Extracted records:
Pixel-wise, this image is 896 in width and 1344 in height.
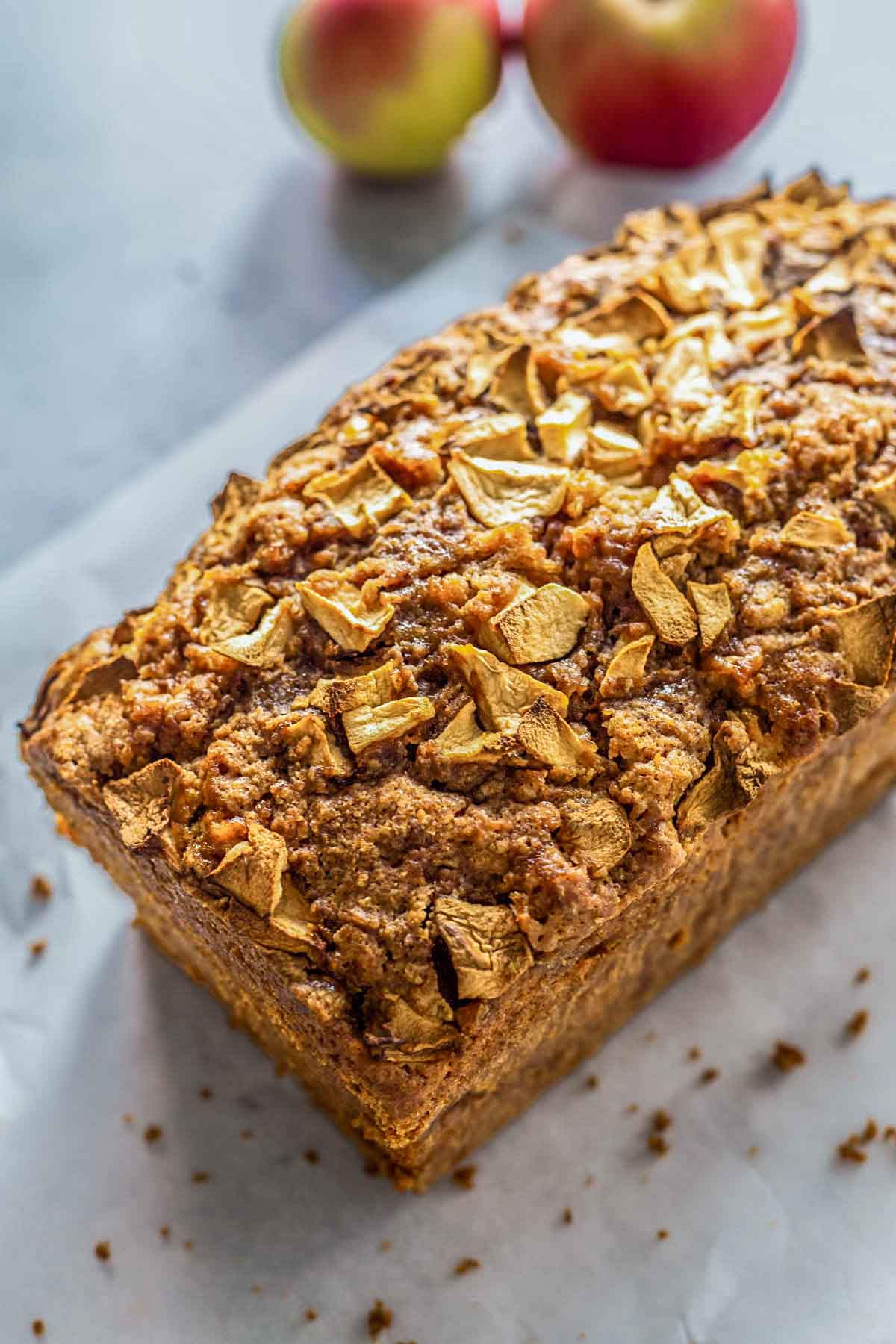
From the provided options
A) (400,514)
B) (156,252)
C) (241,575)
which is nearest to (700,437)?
(400,514)

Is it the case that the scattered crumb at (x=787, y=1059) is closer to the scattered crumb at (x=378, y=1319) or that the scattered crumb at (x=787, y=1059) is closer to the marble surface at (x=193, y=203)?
the scattered crumb at (x=378, y=1319)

Work to be completed:
Reproduce the data above word for word, leaving out the pictures.

Task solution:
Pixel-wise, this image is 896 in width and 1344 in height.
From the provided options
A) (400,514)
B) (156,252)
C) (241,575)
which is nearest to (700,437)?
(400,514)

Is it the case that the scattered crumb at (x=787, y=1059) is closer to the scattered crumb at (x=378, y=1319) or that the scattered crumb at (x=787, y=1059) is closer to the marble surface at (x=193, y=203)?
the scattered crumb at (x=378, y=1319)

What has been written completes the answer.